Today it is more important than ever to build muscle as we get older. How many times have you heard of a person falling in their homes or unable to do the things they used to do because of age? It does not have to be that way.

Start now to maintain your muscle mass and even build muscle. We begin to lose muscle after the age of 30 about 3 to 5 percent each year after we reach 30! If you are over 50 now and have been sedentary, now is the time to begin to slow down that muscle loss.  You will get stronger and stronger and as an added bonus that abdominal fat will begin to decrease.

You will look great, feel great, be stronger, healthier and as an added boost more energy.

UPDATE: It is now 1 year since I started lifting weights. I am lean, strong and have normal abdominal fat. I use twice the amount of weight than I started with.

Balance your Hormones

As estrogen decreases, insulin resistance increases. Increased insulin resistance means decreased fat burning. It takes more insulin to do the same job and visceral fat increases. This fat releases inflammatory cytokines. The mitrochondria (cell engine) becomes stressed out. This inflammation of the fat cells causes insulin resistance.

So how do you begin to balance this? There are some things you can do. First, check with your doctor to see if you would benefit for hormone replacement therapy. Other things you can do:

  • Decrease calorie consumption 
  • lower sugar consumption
  • Eat protein pre and post workouts
  • Eat spices – Nutmeg, cloves, curcumin, etc.
  • Drink green and black tea
  • drink coffee
  • Boost Beta Glucan (Oats, Barley, Shiitake Mushrooms)
  • Get plenty sleep
  • Drink plenty water
  • Increase your muscle mass
  • Eat Mufas  (avocados, nuts, seeds, oils, olives, and dark chocolate)
  • Cardio exercise 3 – 5 times per week for at least 30 minutes
  • Weight building exercise
  • limit alcohol consumption

If you feel you still need help with weight loss, you can try weight loss supplements. Here are some that are popular with women.

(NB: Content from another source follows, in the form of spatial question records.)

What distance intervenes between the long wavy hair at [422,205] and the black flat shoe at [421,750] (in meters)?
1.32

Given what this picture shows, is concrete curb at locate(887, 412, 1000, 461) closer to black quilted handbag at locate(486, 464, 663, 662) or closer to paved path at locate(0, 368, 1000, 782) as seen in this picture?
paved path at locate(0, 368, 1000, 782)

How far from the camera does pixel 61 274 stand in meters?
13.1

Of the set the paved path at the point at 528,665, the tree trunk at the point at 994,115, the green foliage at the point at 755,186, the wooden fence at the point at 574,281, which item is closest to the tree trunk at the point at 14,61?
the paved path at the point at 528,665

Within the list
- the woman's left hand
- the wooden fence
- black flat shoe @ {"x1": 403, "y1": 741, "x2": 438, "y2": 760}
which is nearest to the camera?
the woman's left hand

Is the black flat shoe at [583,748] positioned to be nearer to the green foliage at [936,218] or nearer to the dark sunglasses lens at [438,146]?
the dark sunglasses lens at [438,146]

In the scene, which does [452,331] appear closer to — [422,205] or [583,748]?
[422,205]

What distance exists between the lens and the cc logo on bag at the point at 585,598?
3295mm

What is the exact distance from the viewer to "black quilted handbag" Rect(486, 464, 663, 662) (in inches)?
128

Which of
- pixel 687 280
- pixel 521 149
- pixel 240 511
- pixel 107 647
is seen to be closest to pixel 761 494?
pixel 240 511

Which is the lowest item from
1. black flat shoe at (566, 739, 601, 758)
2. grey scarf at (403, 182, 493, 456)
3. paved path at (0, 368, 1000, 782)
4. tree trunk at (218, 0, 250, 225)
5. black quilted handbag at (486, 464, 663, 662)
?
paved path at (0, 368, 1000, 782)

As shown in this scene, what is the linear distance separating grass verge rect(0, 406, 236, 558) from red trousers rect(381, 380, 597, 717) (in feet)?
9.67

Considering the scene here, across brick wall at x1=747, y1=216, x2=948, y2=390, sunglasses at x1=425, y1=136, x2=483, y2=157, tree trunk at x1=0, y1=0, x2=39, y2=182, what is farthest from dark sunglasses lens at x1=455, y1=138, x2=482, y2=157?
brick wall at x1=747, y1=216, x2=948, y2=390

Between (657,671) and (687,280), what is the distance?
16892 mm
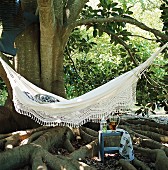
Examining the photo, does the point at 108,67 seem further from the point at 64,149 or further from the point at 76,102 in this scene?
the point at 76,102

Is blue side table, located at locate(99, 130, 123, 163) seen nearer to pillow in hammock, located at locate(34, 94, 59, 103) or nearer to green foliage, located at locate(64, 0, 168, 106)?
pillow in hammock, located at locate(34, 94, 59, 103)

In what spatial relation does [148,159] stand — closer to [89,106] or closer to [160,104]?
[89,106]

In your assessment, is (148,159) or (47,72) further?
(47,72)

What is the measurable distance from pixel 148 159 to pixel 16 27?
1674mm

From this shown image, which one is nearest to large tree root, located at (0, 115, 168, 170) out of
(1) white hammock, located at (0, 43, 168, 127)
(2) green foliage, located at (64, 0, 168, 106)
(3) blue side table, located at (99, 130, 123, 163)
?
(3) blue side table, located at (99, 130, 123, 163)

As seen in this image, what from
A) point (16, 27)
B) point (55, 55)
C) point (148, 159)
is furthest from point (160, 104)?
point (16, 27)

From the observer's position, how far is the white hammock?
2328 mm

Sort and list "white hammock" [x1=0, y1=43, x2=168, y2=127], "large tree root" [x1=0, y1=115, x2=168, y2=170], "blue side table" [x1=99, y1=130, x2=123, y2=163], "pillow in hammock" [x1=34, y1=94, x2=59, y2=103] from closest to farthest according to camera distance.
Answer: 1. "large tree root" [x1=0, y1=115, x2=168, y2=170]
2. "white hammock" [x1=0, y1=43, x2=168, y2=127]
3. "pillow in hammock" [x1=34, y1=94, x2=59, y2=103]
4. "blue side table" [x1=99, y1=130, x2=123, y2=163]

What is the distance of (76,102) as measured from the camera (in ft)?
7.75

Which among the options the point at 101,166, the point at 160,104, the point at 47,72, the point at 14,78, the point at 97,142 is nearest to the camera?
the point at 14,78

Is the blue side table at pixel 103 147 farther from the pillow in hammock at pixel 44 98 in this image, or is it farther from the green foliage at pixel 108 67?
the green foliage at pixel 108 67

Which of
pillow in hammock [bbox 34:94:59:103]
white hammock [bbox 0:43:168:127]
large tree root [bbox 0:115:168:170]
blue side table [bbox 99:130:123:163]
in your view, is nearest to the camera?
large tree root [bbox 0:115:168:170]

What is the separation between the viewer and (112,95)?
2.48m

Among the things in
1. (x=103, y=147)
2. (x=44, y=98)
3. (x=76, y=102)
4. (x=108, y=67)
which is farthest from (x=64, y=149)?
(x=108, y=67)
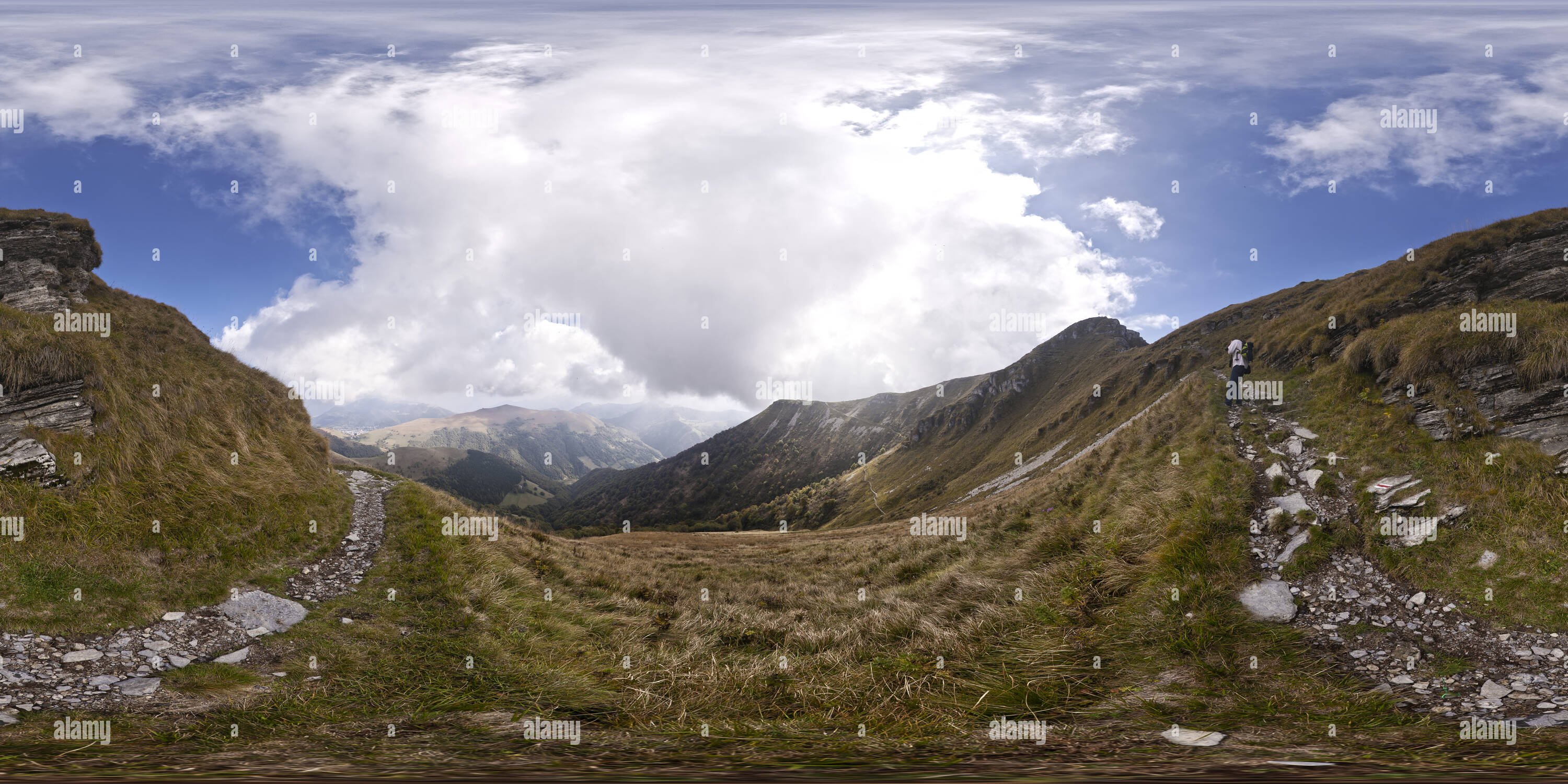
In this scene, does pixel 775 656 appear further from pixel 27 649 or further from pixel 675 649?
pixel 27 649

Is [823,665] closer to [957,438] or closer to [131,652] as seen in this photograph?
[131,652]

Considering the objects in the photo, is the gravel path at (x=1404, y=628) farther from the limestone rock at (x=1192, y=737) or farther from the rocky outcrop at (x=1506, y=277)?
the rocky outcrop at (x=1506, y=277)

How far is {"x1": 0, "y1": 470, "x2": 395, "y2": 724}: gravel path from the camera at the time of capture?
6.11 meters

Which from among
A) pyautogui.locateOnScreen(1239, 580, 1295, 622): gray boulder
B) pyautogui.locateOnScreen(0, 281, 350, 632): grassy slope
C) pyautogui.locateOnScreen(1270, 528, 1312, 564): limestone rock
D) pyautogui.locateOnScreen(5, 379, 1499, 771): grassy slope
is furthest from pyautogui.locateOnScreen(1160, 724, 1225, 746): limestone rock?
pyautogui.locateOnScreen(0, 281, 350, 632): grassy slope

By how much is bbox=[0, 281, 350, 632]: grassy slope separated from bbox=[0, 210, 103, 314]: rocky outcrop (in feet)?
18.4

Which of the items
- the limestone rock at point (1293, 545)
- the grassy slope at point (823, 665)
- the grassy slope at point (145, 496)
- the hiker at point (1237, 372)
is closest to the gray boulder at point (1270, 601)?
the grassy slope at point (823, 665)

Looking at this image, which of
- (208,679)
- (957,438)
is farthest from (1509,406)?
(957,438)

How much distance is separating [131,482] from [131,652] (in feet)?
22.5

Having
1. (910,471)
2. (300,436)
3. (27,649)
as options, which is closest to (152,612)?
(27,649)

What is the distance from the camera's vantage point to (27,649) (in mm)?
6934

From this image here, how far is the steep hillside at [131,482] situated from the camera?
8.78 m

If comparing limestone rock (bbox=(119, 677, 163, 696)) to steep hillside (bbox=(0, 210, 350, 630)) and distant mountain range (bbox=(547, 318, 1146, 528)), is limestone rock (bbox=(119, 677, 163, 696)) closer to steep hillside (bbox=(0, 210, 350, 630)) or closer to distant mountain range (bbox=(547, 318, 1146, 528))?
steep hillside (bbox=(0, 210, 350, 630))

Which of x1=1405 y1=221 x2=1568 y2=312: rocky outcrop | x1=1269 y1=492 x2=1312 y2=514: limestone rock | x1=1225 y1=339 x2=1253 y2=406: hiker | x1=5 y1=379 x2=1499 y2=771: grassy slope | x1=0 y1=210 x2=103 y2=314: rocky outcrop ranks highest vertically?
x1=0 y1=210 x2=103 y2=314: rocky outcrop

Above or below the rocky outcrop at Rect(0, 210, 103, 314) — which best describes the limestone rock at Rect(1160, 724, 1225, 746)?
below
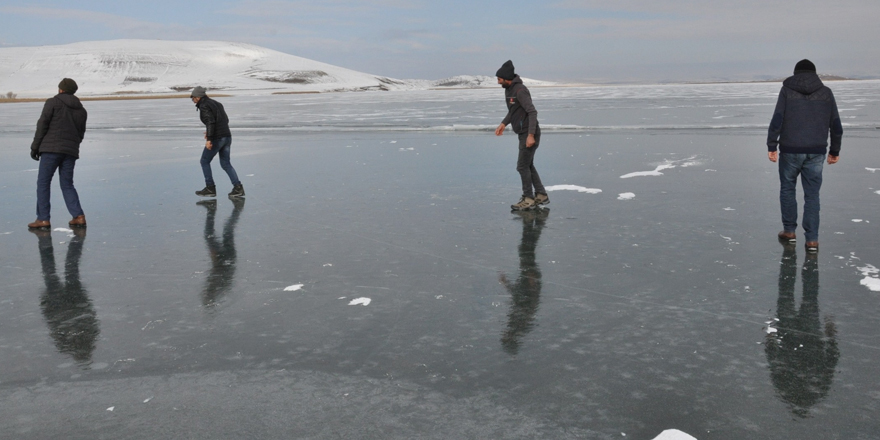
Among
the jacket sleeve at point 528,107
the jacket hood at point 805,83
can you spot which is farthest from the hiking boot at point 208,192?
the jacket hood at point 805,83

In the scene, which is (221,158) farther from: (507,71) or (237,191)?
(507,71)

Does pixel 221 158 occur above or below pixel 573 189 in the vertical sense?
above

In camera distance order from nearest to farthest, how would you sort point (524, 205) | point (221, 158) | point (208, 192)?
1. point (524, 205)
2. point (208, 192)
3. point (221, 158)

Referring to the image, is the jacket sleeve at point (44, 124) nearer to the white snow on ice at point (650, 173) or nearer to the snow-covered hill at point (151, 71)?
the white snow on ice at point (650, 173)

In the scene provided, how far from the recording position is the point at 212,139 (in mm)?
11047

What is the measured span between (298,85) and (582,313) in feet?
559

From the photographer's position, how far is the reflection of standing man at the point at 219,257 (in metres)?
Result: 5.89

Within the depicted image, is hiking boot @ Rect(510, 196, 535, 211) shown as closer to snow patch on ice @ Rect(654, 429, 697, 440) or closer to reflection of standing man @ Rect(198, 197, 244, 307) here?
reflection of standing man @ Rect(198, 197, 244, 307)

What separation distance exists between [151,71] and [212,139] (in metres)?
174

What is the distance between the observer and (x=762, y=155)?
48.5ft

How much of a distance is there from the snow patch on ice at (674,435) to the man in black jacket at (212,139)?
8.74 meters

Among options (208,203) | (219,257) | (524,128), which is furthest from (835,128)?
(208,203)

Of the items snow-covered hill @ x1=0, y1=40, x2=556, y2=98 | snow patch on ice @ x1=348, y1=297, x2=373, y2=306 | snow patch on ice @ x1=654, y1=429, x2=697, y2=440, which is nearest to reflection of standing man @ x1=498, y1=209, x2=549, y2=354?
snow patch on ice @ x1=348, y1=297, x2=373, y2=306

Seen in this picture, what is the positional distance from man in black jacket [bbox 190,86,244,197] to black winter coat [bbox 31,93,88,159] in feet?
7.53
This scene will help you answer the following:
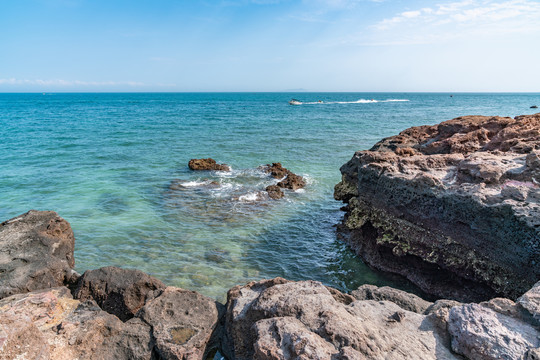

I will be adding more content about how I conquered my abdominal fat after 50 so I hope you check back often.

if you have an experience you could share or just a question please leave me a comment below.

 

 

This article has 2 Comments

  1. So happy I found your page because I felt like I was losing my mind. Ever since I turned 45 I have gained about 10 pounds I really don’t know how or why. Now I know, thanks to you explaining it.

    I workout in my home gym 4 times a week and just started doing 10-pound weights. I wasn’t using weights at all but decided to give it a try. I walk on the treadmill for 30 mins and use a punching bag sometimes. I guess the weights really do make a difference.

    I will have to increase my weights reps. Do you recommend any before or after powder drinks for workouts?

    Thanks for your help. Great article.

    Karden

    1. Hi Karden,

      Thanks for your comment. You are most likely experiencing the hormone related weight gain and shift in weight that so many women do.

      Also, muscle loss begins in our 30’s so you are doing the right thing by increasing your weight lifting. You will build muscle. Try to do 1 hour at least twice to three times a week.

      To answer your question, yes a protein powder drink is a great option for pre and post workout. This will help you build muscle.

      I am proud of you. Don’t forget also to eat healthy. 

      Good luck and please let me know how it is going also If you have any other questions.